- Active: 23 November 1941 – 18 January 1943
- Allegiance: Nazi Germany
- Branch: Schutzmannschaft Estonian Auxiliary Police
- Type: Auxiliary police
- Role: Rear security
- Size: Battalion (438 as of August 1942)
- Part of: SS of Nazi Germany
- Engagements: Nazi security warfare Battle of Stalingrad

Commanders
- Notable commanders: Harald Riipalu

= 36th Estonian Police Battalion =

Nazi Germany auxiliary police unit

36th Estonian Police Battalion (also known as Schutzmannschaft Front Bataillon 36 Arensburg (German) and 36. Kaitse Rindepataljon (Estonian)) was an Estonian rear-security unit during World War II that operated under command of the German SS.

==Operational history==
The 36th Estonian Police Battalion was established on 23 November 1941 in western Estonia and on Estonian islands. Between May and August 1942, the battalion was in training and received reinforcements from other units, bringing its total strength to 23 officers, 161 non-commissioned officers, and 254 troops.
It participated at Anti-partisan operations in Belarus and guarded the prisoner-of-war camps in the coal mines of Stalino and Makeyevka. From 22 November to 31 December 1942 the battalion took part of the Battle of Stalingrad.
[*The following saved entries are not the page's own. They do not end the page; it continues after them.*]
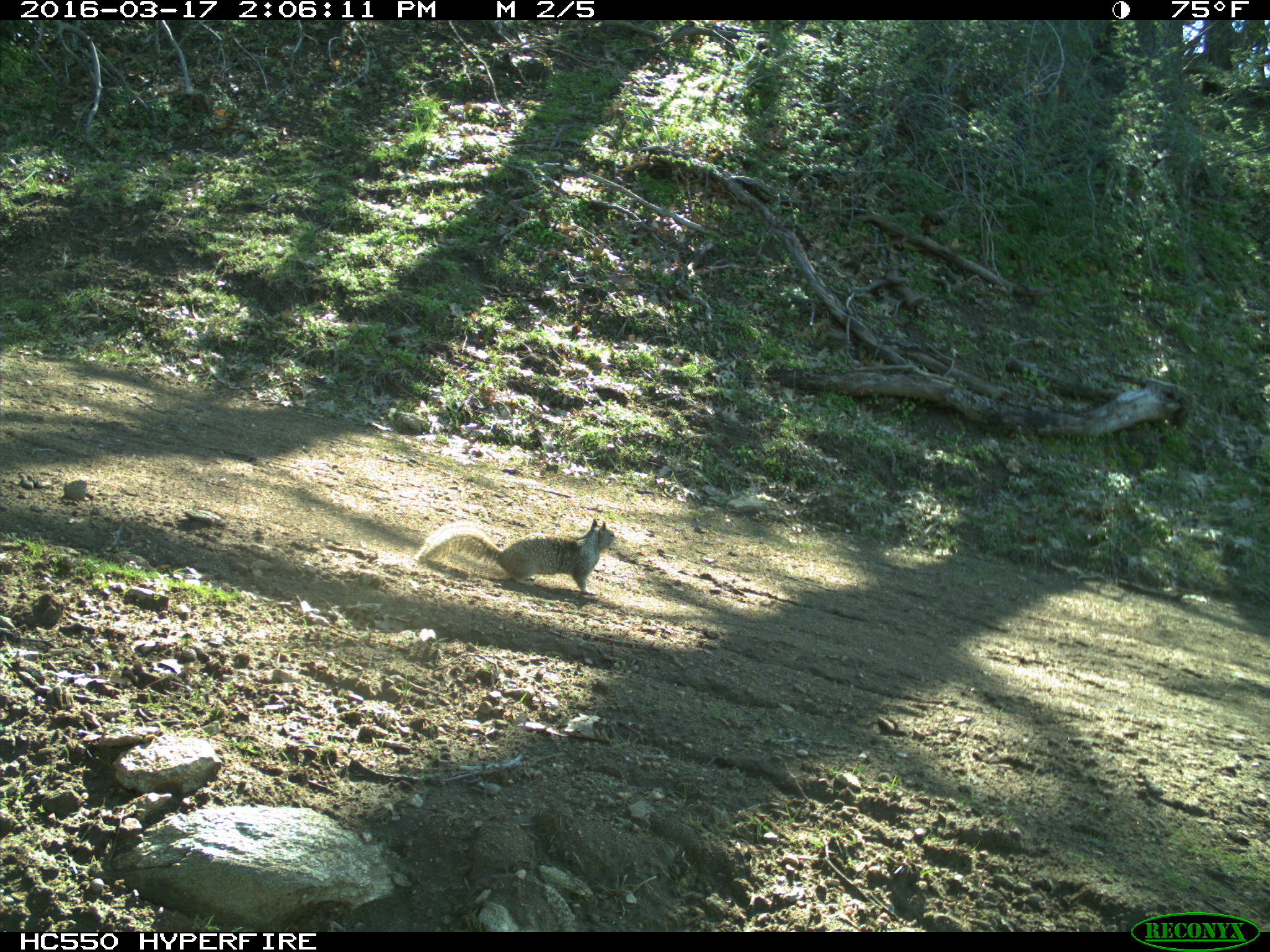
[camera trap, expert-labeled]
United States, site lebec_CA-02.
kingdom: Animalia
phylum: Chordata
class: Mammalia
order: Rodentia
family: Sciuridae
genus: Otospermophilus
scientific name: Otospermophilus beecheyi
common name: california ground squirrel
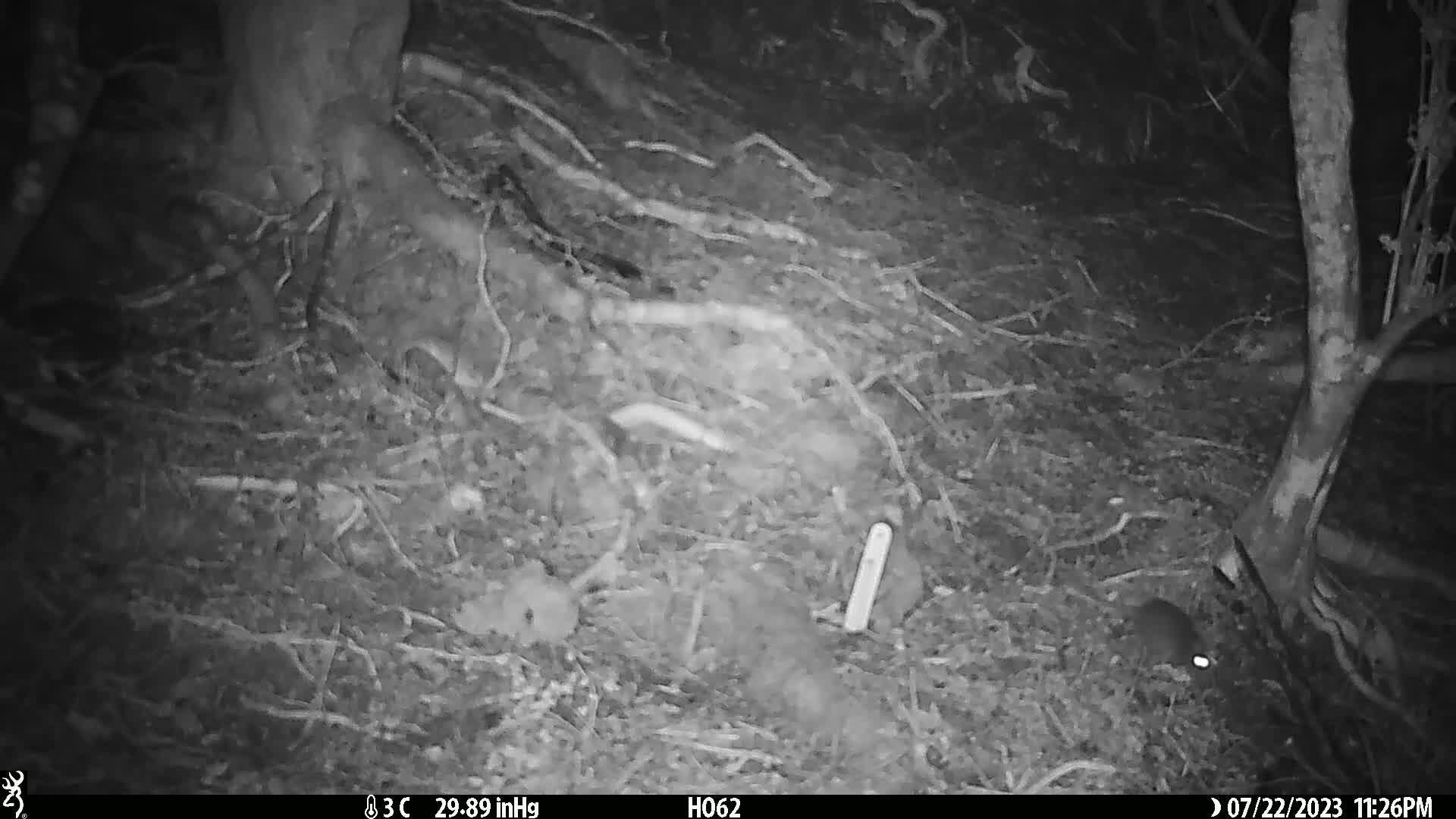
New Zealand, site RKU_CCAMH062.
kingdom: Animalia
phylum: Chordata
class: Mammalia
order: Rodentia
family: Muridae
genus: Rattus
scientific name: Rattus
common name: rat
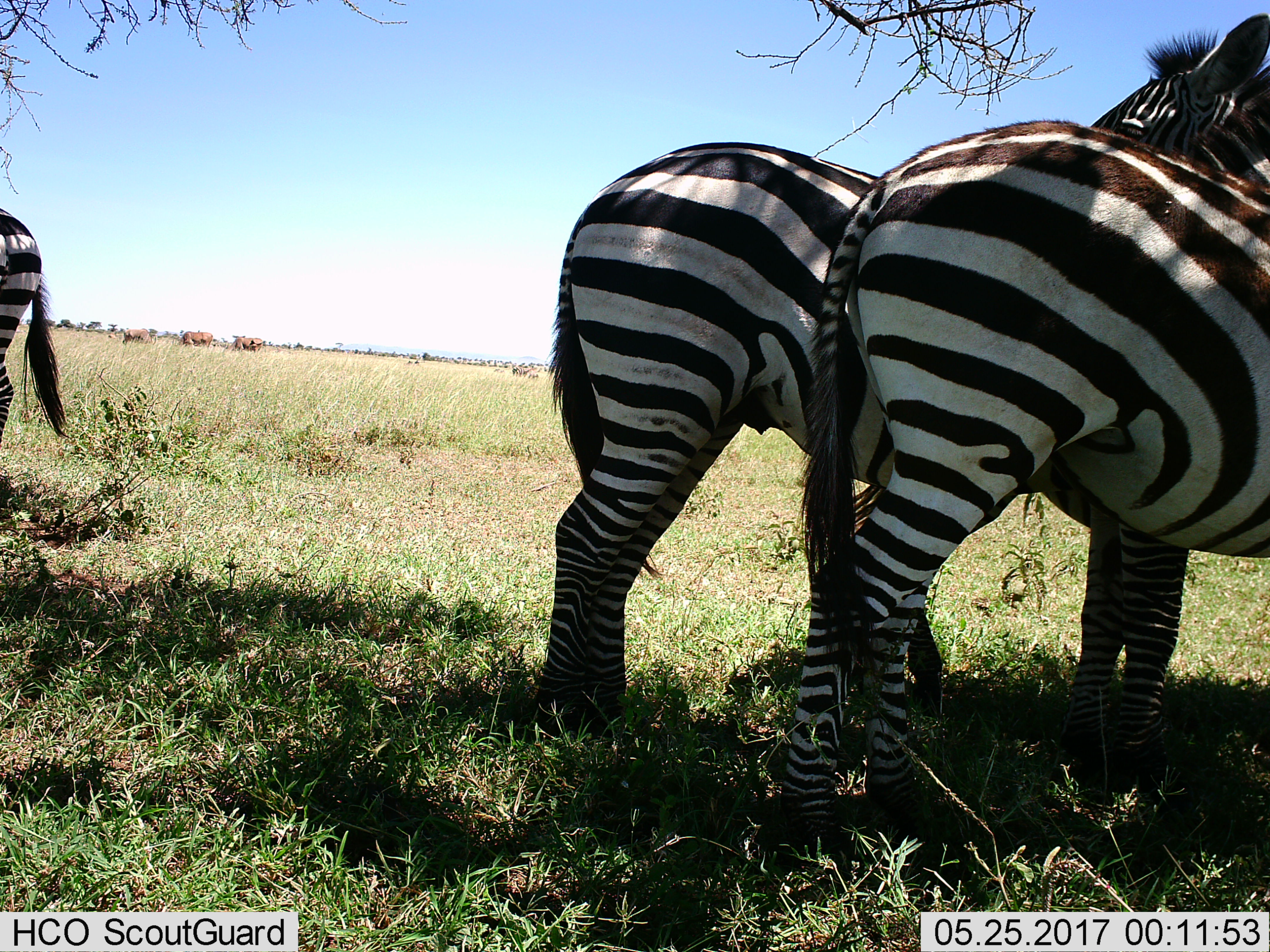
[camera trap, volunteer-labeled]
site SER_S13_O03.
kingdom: Animalia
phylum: Chordata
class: Mammalia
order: Perissodactyla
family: Equidae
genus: Equus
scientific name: Equus quagga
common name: plains zebra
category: zebraplains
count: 3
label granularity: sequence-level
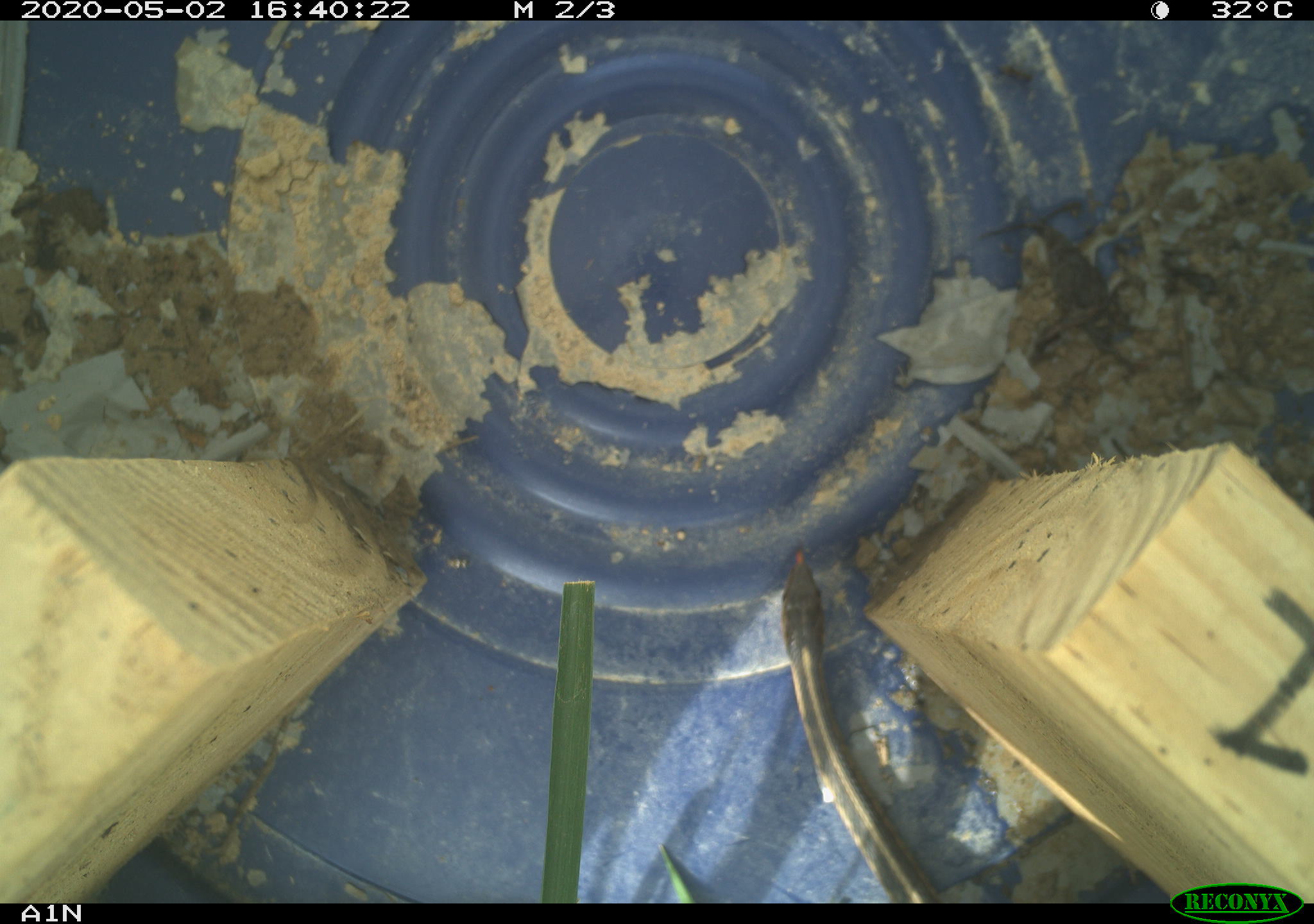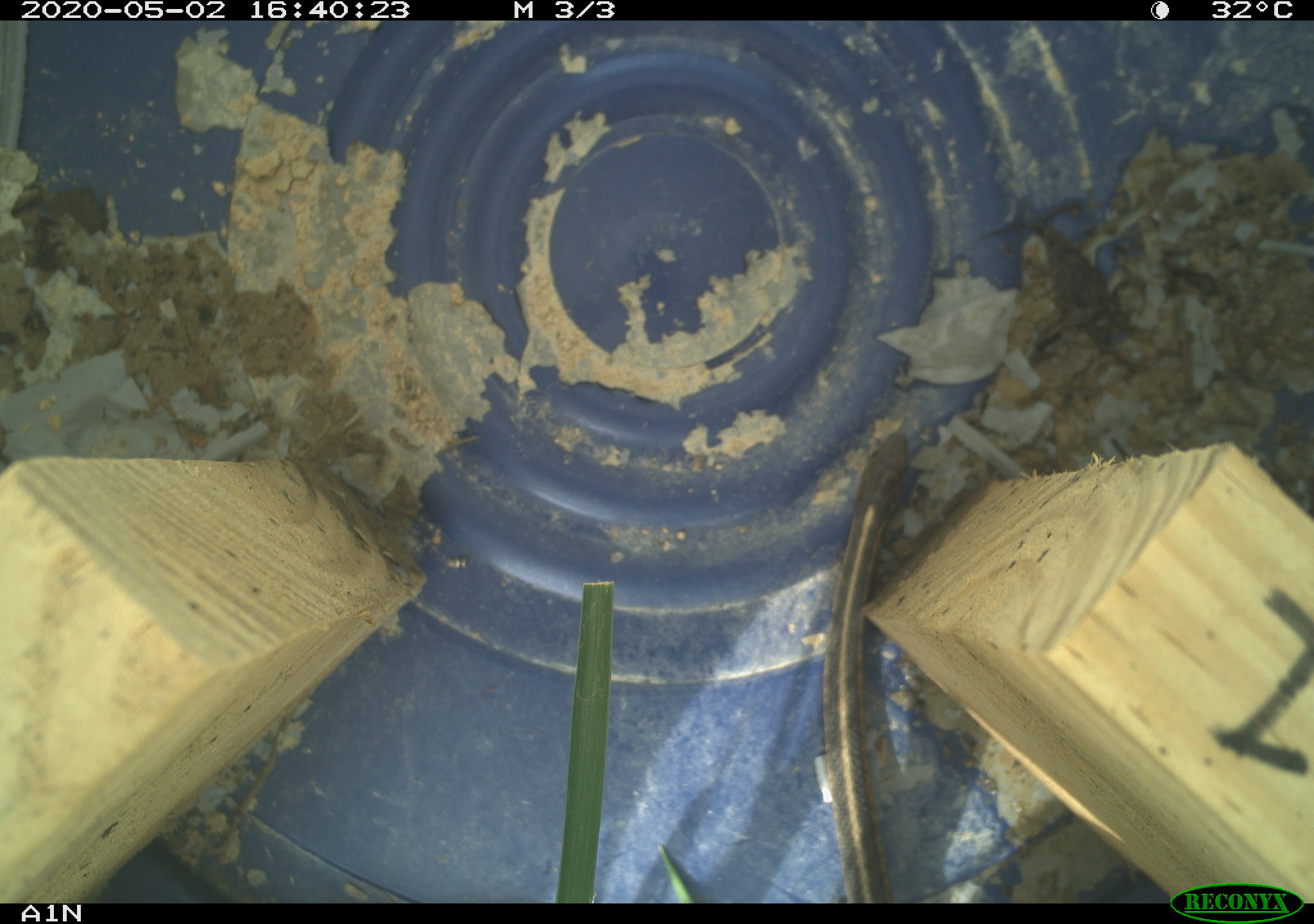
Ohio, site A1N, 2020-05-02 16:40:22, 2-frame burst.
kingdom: Animalia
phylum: Chordata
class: Reptilia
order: Squamata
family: Colubridae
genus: Thamnophis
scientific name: Thamnophis sirtalis sirtalis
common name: eastern gartersnake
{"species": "eastern gartersnake (Thamnophis sirtalis sirtalis)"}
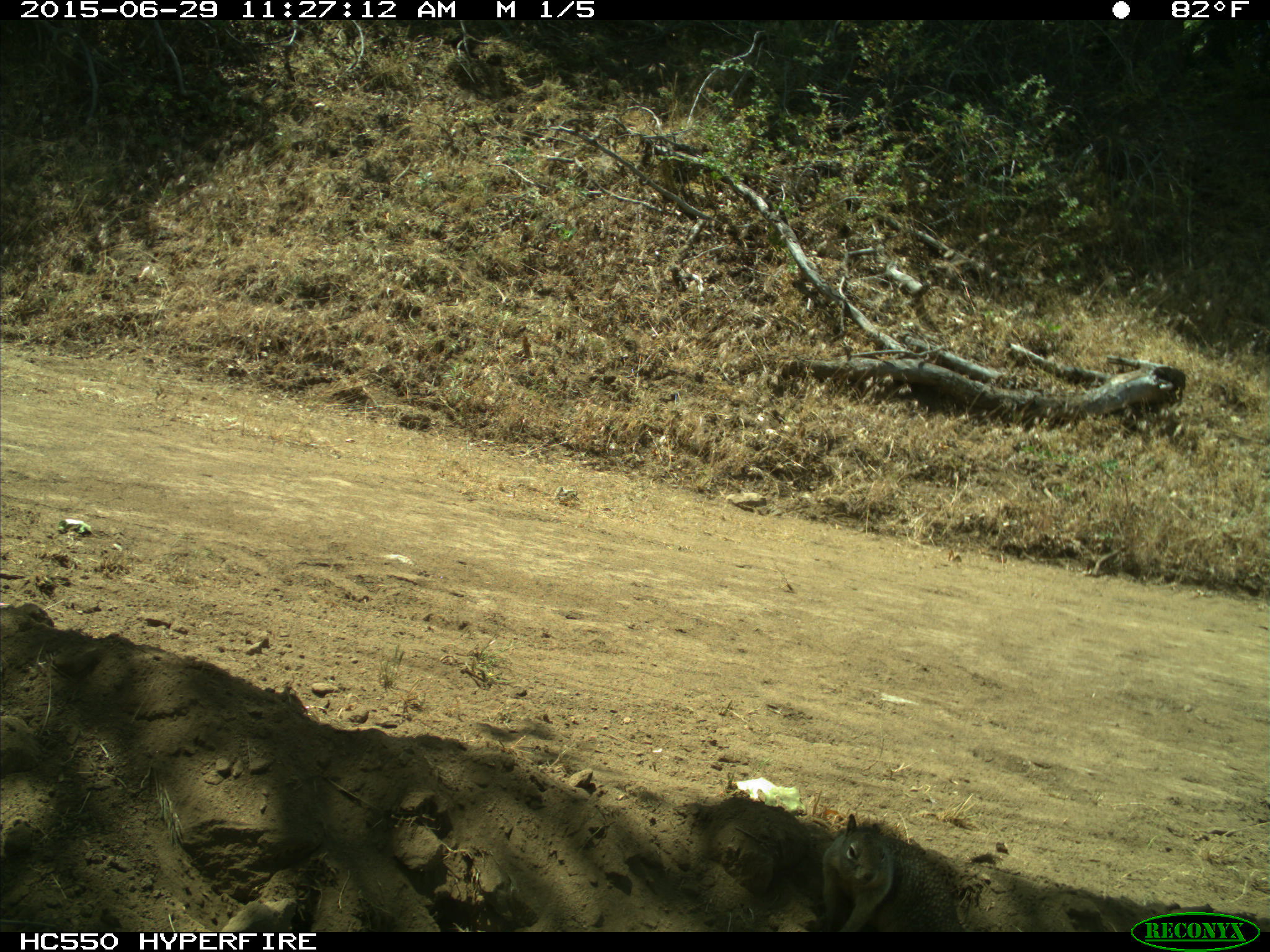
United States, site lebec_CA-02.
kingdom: Animalia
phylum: Chordata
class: Mammalia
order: Rodentia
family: Sciuridae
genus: Otospermophilus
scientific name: Otospermophilus beecheyi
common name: california ground squirrel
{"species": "Otospermophilus beecheyi (california ground squirrel)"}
Having had 39 killed, 97 wounded, and 11 missing, the battalion was brought back to Estonia in January 1943 and disbanded, with many men joining the Estonian Legion.

The 36th battalion was formed again in May 1943, and in autumn was sent to the front at Nevel where it was merged into the 288th battalion.

==Massacre at Novogrudok==
On 6 and 7 August 3000 to 5000 Jews were killed in the area of Novogrudok, Belarus. The 36th battalion was in the area from 4 August to 25 August 1942. The battalion's 16 August report said that the battalion was engaged in "fighting against partisans".

According to the Estonian International Commission for Investigation of Crimes Against Humanity, "the 36th Police Battalion participated on August 7, 1942 in the gathering together and shooting of almost all Jews still surviving in the town of Novogrudok". The Commission's report noted:

In the published records, this unit was described as fighting against partisans at the time. The Commission believes that although there clearly were numerous engagements between police units and partisans, "fighting against partisans" and "guarding prisoner of war camps" were at times ways of describing participation in actions against civilians, including Jews.

The Estonian Internal Security Service (KaPo) investigation into the battalion's activities concluded that there was no evidence about participation in war crimes or crimes against humanity.